Espoirs sans fin
Le premier recueil de poèmes de la journaliste et militante des droits humains burundaise Ketty Nivyabandi appelle au retour lucide à la vie après la violence.
« La nuit n’a pas de maître. La nuit regarde celle qui l’a veillée ». C’est cette sagesse rundi que Ketty Nivyabandi, aujourd’hui en exil au Canada, met en exergue de son premier recueil. En 2015, elle était en première ligne des manifestations pour protester contre la candidature anticonstitutionnelle du président de la République à un 3e mandat et a dû fuir avec ses enfants. S’en sont suivi dix années de silence, « jusqu’à ce que les poèmes me parlent, un soir de givre » :
« Es-tu prête pour nous ?
Nous sommes la souffrance et la béatitude du monde
Tes épaules sauront-elles nous porter ? »
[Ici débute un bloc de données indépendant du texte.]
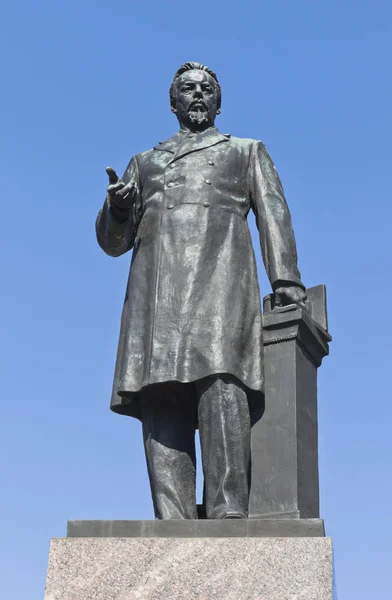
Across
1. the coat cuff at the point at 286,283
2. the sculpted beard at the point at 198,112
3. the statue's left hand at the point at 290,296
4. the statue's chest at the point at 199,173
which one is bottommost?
the statue's left hand at the point at 290,296

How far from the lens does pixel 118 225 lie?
906 centimetres

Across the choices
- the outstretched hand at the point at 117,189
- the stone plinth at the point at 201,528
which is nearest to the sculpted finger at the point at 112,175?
the outstretched hand at the point at 117,189

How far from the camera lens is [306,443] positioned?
8602mm

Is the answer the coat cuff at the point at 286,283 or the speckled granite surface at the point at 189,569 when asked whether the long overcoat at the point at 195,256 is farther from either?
the speckled granite surface at the point at 189,569

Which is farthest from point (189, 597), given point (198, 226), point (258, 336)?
point (198, 226)

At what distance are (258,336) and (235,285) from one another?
1.42 ft

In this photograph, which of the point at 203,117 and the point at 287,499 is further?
the point at 203,117

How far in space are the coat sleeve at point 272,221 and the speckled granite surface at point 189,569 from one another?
2284 mm

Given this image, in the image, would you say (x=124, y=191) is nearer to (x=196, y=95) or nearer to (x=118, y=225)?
(x=118, y=225)

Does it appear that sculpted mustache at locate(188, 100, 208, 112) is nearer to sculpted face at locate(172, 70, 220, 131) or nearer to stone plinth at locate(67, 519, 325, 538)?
sculpted face at locate(172, 70, 220, 131)

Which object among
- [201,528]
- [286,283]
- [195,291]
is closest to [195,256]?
[195,291]

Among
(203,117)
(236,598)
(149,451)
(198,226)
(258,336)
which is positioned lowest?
(236,598)

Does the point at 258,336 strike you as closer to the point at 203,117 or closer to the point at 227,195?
the point at 227,195

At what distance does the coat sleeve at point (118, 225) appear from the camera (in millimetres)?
8977
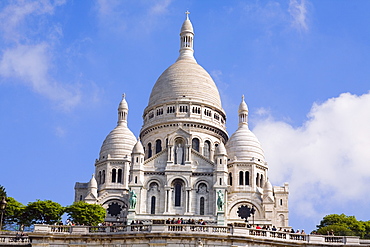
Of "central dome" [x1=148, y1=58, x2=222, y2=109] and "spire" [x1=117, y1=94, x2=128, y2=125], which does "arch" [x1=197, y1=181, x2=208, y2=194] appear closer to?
"central dome" [x1=148, y1=58, x2=222, y2=109]

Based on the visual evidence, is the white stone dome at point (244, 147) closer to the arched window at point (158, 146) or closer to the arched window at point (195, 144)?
the arched window at point (195, 144)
Ses mots disent la souffrance et la dignité de l’exil, lui donnent « l’assurance calme de celles qui donnent couleurs au monde ».
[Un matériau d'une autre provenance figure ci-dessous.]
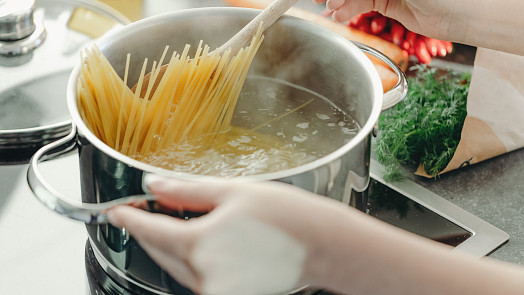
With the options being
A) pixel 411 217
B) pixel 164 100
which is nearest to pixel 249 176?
pixel 164 100

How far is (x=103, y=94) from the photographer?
2.07 ft

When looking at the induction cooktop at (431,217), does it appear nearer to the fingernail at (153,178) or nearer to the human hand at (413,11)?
the human hand at (413,11)

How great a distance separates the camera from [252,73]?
2.79 ft

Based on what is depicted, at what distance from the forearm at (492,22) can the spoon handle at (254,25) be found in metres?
0.32

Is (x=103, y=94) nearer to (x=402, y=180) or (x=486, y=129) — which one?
(x=402, y=180)

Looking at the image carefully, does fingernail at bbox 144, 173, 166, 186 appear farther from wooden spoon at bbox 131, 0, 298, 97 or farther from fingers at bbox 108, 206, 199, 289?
wooden spoon at bbox 131, 0, 298, 97

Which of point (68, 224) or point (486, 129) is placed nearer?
point (68, 224)

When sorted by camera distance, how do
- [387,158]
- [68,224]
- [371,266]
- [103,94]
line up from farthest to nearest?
[387,158], [68,224], [103,94], [371,266]

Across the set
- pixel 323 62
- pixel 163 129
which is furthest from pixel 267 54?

À la mémoire de l’amie assassinée
Dans Je suis un songe de liberté, Ketty Nivyabandi se fait chroniqueuse des luttes et des espoirs de celles et ceux qui luttent pour la démocratie et pleurent leurs défunt.es assassiné.es dans la violente répression, en particulier Christa, avec qui elle avait organisé la première manifestation féminine à Bujumbura, et qui fut torturée puis exécutée par les militaires. Sa mémoire hante le livre et la poétesse lui offre une bouleversante postface.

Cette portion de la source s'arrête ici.